My employer and I made a decision to cancel that policy with a larger, major company and go with a local, regional health care medical group who try to keep their costs down. Their doctors do not get paid on how sick their patients are but by how well their patients are. I loved the doctors and diabetes nurse that I dealt with before and it was a hard decision to make but my office left it up to me as I would be affected, medically, the most. The others didn’t care but also knew that soon hitting "age milestones" they would be affected as well. Dollar wise, if I were to get the same and maybe better care, it was not a hard decision. We changed. We are happy now, but I still shutter to think that given the economic times we are experiencing, I could be one of those 47 million Americans who cannot afford health care.
With health care expenses (i.e., insurance, doctor visits, prescriptions, hospital care) on the rise, it extremely important that something be done about health care reform. This is a large task facing Congress and the President. There are many pros and cons to the past and current propositions. I will not debate those at this time because there is much more research for me to do before I could consciously do that.
But, I, for one, do not believe in the foreign wars that we are currently involved in. I believe that we as one of the richest countries in the world, have some of the poorest populations who are doing without a lot of the necessities in life. We pledge and send billions of dollars overseas only to look the other way at the problems we are facing at home.
I do believe in our servicemen and servicewomen. It is hard to stand by and watch as thousands are being killed each day – dare I say – needlessly. They are standing up for those in other countries, to help and support them, only to be shot down. It doesn’t make a lot of sense that our people should be risking their lives to give other countries inhabitants some of the "freedoms" and "luxuries" that many parts of our country suffer without – freedom. Freedom/luxury to have a home; freedom/luxury to put food on the table; freedom/luxury to put clothes on our family’s back; freedom/luxury to get medical care when needed. We have a close friend who has been in Iraq aiding during the election and then next will be off to help Afghanistan.

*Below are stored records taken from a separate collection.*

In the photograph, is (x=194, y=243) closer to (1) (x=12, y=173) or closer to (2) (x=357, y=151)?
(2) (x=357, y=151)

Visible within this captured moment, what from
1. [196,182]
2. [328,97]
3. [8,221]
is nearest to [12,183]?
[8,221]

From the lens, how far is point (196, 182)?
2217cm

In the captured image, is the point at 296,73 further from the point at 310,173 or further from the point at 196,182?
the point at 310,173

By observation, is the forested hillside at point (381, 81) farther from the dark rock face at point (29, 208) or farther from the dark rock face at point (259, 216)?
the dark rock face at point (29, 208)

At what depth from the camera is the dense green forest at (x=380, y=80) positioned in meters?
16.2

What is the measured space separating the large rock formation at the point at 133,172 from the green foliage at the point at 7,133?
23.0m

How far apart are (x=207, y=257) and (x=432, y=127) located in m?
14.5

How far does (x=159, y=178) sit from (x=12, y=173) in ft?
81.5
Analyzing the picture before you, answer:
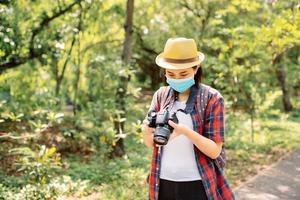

My cousin, Sandy’s daughter is doing the same drill. I worry about them. I worry about others who have loved ones overseas taking care of other people’s people when they should be home taking care of their own people.
Home is where the heart is. Home is where the buck should start and stop. Once we have fixed our own problems, then maybe we can worry about everyone else’s – or we as a nation may not be around to help everyone else when they do need it.